━━ Metin Parçası ━━

Değerli dostlar,
Şevket Süreyya Aydemir’in II. Abdülhamit zamanını anlattığı bir bölümü sizlerle paylaşmak istiyorum. Bu yazı mutlaka sizlerde bir çağrışım yapacaktır.
“Jeopolitik Zorlayacaktı!
Bu gidiş elbetteki bir takım karşı hareketleri davet edecekti. Çünkü her baskı, müspet kuvvet demek değildir. Tutucu baskı ve zulüm, aczin ve dünyanın gidişine ayak uyduramamanın alametidir.
Abdülhamit nizamında da dünyanın gidişini görmemek isteyen bir idareye karşı, devletin yuvarlandığı uçurumu gören veya görmeye çalışan insanların tepkileri, örgütlenme çabaları elbette olacaktı. Memlekette; zekaları oynak, muhayyileleri renkli, ihtirasları sınırsız ve aktif hayatlarının eşiğinde bulunan genç insanlar vardı. Yüksek okullarda veya ordu saflarında bunlardan yüzlercesi, binlercesi, er geç bir çıkış yolu arayacaklardı. Bu gelişmeleri önlemek, hiçbir kudretin yetkisi dahilinde olamazdı. Bu gelişmeleri önlemeye, hibir kudretin gücü yetmezdi. Çünkü Osmanlı İmparatorluğu bir Hindistan maharacalığı değildi Osmanlı İmparatorluğunun jeopolitiği, bir Hindistan maharacalığının, dünyadan tecrit edilmiş, ufukları içinde uyuşmuş, bir coğrafya veya tarih kalıntısına benzemezdi.

━━━
━━ Ham Veriler ━━

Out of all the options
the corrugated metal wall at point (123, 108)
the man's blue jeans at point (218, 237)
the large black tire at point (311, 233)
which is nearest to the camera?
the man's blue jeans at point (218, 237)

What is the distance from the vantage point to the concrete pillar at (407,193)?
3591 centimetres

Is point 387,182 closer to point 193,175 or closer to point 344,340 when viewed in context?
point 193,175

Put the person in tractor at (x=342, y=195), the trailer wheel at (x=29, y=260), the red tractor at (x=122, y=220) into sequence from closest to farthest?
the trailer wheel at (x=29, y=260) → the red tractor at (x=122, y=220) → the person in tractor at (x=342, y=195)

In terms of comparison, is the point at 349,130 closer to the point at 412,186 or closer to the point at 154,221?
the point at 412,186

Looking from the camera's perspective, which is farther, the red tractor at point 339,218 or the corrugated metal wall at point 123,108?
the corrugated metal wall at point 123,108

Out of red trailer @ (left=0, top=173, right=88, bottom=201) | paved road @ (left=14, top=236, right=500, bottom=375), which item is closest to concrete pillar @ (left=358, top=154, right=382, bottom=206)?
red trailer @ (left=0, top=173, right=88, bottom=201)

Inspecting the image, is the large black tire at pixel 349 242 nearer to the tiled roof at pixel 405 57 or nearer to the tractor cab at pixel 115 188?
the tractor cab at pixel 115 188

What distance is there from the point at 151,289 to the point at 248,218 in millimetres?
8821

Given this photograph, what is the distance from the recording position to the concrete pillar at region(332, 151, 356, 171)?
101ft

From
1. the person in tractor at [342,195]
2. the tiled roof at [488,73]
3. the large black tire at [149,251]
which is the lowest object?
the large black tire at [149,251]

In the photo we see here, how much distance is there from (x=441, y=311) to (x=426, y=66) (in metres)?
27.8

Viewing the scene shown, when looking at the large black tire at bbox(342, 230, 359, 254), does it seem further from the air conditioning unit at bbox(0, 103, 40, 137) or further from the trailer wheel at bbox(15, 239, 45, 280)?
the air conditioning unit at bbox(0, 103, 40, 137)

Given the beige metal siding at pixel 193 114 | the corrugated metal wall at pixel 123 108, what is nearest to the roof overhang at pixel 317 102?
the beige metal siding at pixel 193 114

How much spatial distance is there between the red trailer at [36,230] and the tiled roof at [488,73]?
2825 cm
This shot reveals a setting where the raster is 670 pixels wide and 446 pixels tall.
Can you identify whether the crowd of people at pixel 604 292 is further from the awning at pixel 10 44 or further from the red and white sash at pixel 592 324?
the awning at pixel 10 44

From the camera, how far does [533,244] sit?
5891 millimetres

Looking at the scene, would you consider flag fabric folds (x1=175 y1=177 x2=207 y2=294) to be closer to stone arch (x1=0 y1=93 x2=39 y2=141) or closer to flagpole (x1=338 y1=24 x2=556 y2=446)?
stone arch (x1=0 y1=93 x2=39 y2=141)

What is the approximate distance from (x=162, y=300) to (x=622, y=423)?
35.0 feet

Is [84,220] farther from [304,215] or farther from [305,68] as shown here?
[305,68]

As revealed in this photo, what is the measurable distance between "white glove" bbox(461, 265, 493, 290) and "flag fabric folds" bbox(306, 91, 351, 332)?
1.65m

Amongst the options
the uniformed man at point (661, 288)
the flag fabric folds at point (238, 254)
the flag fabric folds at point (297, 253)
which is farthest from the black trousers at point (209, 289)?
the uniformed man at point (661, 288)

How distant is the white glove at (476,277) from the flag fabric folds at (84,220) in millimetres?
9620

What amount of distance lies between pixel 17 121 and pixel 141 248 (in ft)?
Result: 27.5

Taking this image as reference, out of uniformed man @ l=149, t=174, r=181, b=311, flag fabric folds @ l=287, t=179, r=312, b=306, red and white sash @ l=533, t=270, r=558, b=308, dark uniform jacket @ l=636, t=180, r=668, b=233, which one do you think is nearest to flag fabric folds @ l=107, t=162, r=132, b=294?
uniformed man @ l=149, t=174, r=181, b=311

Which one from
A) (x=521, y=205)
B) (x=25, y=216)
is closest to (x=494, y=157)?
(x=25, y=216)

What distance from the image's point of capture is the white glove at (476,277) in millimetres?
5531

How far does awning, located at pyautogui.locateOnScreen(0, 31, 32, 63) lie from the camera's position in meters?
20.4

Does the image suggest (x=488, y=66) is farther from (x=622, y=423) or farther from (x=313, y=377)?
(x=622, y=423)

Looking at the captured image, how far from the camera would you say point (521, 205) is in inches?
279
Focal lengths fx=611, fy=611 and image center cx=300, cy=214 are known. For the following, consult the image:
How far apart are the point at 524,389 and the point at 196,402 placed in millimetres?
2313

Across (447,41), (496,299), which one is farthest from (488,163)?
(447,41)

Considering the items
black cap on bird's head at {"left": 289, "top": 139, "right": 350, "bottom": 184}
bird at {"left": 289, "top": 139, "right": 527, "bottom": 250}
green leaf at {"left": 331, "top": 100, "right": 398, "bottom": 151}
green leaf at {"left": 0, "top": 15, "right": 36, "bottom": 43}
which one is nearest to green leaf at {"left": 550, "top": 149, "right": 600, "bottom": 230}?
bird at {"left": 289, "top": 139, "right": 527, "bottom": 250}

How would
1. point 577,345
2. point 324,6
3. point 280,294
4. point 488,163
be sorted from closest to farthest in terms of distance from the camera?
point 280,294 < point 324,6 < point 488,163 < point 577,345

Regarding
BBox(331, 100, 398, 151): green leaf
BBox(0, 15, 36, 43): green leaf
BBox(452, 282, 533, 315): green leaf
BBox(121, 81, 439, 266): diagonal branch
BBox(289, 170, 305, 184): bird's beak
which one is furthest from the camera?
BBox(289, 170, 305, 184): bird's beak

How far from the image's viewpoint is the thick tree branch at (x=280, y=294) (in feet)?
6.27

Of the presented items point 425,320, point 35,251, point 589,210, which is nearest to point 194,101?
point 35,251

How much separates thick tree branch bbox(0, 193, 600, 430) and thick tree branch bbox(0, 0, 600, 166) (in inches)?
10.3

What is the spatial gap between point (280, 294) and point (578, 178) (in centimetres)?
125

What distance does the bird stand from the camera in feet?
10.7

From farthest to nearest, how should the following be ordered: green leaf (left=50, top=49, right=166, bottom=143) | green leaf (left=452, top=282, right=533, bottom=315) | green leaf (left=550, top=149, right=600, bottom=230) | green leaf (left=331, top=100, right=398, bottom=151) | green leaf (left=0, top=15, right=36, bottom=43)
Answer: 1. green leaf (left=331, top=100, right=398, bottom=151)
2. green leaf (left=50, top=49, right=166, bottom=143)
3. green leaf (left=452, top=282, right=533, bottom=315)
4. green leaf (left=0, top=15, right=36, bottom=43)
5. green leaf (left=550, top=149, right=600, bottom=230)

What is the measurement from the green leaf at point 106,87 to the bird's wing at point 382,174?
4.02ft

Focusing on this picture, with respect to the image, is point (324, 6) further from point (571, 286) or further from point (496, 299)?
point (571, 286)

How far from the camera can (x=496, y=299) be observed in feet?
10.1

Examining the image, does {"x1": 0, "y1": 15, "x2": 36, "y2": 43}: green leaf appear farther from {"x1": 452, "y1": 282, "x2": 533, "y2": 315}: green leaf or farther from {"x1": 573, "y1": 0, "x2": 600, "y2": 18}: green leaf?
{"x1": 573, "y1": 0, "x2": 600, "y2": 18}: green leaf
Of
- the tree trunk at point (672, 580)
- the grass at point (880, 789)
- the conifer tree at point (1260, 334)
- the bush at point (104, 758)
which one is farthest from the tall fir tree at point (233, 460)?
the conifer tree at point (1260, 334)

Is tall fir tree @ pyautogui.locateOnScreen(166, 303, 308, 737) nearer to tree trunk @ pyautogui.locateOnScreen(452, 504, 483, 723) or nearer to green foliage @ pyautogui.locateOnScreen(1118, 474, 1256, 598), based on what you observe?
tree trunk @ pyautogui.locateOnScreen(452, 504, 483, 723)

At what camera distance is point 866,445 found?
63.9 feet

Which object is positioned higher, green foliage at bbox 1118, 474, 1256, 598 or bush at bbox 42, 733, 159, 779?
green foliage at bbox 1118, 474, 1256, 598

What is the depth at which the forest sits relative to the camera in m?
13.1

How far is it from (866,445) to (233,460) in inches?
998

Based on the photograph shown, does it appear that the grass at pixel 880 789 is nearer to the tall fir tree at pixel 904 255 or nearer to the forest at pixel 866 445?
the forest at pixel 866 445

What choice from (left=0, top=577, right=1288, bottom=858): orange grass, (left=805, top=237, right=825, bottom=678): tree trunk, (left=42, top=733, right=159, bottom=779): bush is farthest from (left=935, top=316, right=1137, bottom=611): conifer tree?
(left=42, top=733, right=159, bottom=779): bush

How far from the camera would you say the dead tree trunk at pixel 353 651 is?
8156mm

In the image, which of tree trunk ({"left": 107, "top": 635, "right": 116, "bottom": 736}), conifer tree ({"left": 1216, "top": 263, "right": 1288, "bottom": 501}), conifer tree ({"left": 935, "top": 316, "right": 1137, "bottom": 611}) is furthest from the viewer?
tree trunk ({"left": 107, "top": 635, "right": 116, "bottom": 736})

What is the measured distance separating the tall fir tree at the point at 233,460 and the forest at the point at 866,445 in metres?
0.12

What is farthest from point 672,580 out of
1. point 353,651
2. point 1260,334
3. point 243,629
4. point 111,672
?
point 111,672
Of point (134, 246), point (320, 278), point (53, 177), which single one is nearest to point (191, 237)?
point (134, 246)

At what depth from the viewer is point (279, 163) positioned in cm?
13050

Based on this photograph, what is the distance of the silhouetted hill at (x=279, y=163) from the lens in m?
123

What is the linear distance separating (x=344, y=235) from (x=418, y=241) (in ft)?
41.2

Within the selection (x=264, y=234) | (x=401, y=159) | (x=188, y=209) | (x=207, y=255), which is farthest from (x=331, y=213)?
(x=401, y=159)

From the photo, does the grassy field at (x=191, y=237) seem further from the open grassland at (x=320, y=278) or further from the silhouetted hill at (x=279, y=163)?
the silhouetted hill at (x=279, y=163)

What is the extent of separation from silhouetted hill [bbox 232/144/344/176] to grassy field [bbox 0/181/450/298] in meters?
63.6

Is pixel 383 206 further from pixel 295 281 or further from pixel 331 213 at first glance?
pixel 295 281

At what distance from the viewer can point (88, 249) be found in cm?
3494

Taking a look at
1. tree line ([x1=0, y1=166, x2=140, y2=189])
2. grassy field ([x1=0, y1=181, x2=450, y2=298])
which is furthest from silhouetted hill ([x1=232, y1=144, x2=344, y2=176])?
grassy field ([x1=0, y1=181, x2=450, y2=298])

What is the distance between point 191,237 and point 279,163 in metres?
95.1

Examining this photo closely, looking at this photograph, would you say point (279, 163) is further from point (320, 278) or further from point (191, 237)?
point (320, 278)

━━━

* İstenen İşlemler *
1) Metin parçasına göre yüksek okullarda veya ordu saflarında bulunan yüzlerce, binlerce genç er geç ne yapacaktı?
2) Metin parçasında memleketteki genç insanlara yüklenen bütün özellikleri sıralayın.

* Beklenen Sonuçlar *
1) Bir çıkış yolu arayacaklardı.

2)
- Zekaları oynak
- Muhayyileleri renkli
- İhtirasları sınırsız
- Aktif hayatlarının eşiğinde bulunan